• Opdrachten
(A) Welke regel geldt volgens de brief over SEV III onder het uitruilbeginsel voor bovengrondse hoogspanningslijnen?
(B) Schrijf een vervolg op de brief over SEV III dat begint na de laatste zin ervan.

31 410 Derde Structuurschema Elektriciteitsvoorziening (SEV III)

Nr. 18 BRIEF VAN DE MINISTER VAN ECONOMISCHE ZAKEN

Aan de Voorzitter van de Tweede Kamer der Staten-Generaal

Den Haag, 28 mei 2010

In het Kamerdebat op 6 april 2009 (kamerstuk 31 410, nr. 11) met betrekking tot de behandeling van het derde Structuurschema Elektriciteitsvoorziening (SEVIII) heb ik uw Kamer toegezegd om u op de hoogte te houden van de nadere uitwerking van het uitruilbeginsel.

Uitruilbeginsel in SEVIII

Het uitruilbeginsel is opgesteld om een toename van het aantal doorsnijdingen van hoogspanningsverbindingen in ons land te voorkomen. Dit betekent dat er per saldo geen kilometers bovengrondse hoogspanningslijnen met een spanning vanaf 110kV mogen bijkomen. Het uitruilbeginsel biedt hiermee de mogelijkheid om eventuele ruimtelijke knelpunten in stedelijk gebied, natuur en landschap te verbeteren.

• Aangeleverde lijst
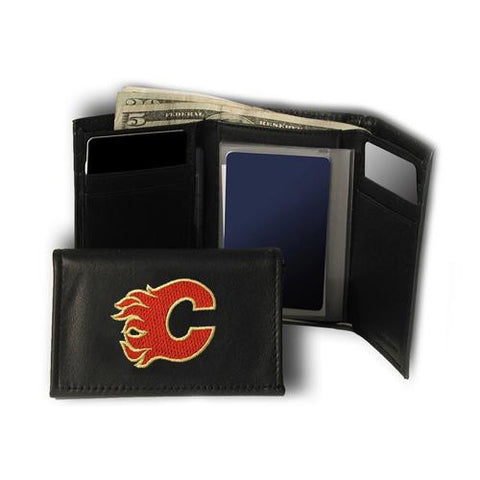 Calgary Flames NHL Embroidered Trifold Wallet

• Antwoorden per opdracht
(A) Er mogen per saldo geen kilometers bovengrondse hoogspanningslijnen met een spanning vanaf 110kV bijkomen.

(B)
Het uitgangspunt bij nieuwe 220- en 380kV verbindingen is om daar waar het mogelijk en zinvol is deze op één mast te combineren met een bestaande hoogspanningsverbinding. Dit voorkomt een extra doorsnijding. Daar waar combinatie met een bestaande hoogspanningsverbinding niet mogelijk is, is sprake van een nieuwe doorsnijding. Doordat er wereldwijd nog niet veel ervaring is met de technieken van het ondergronds brengen (verkabelen) van elektriciteitsverbindingen van 220kV en hoger, zal bij een nieuwe doorsnijding van een 220kV of 380kV verbinding een bestaande bovengrondse verbinding van 110- of 150kV ondergronds worden gebracht.

Nadere stand van zaken

In het Algemeen Overleg van 6 april 2009 heb ik uw Kamer aangegeven dat ik twee lijsten zou opstellen. De eerste lijst is een inschatting van het aantal kilometers nieuwe bovengrondse 220kV en 380kV verbindingen dat de komende jaren moet worden aangelegd en dat niet met een bestaande verbinding op één mast kan worden gecombineerd. Op basis van dat aantal kilometers wordt een tweede lijst gemaakt van bestaande 110- en 150kV verbindingen die in aanmerking komen om ondergronds gebracht te worden.

De uitwerking van het uitruilbeginsel is een samenwerking tussen de ministeries van Economische Zaken, van Volkshuisvesting Ruimtelijke Ordening en Milieu (VROM), van Landbouw, Natuur en Voedselkwaliteit (LNV) en de netbeheerder TenneT.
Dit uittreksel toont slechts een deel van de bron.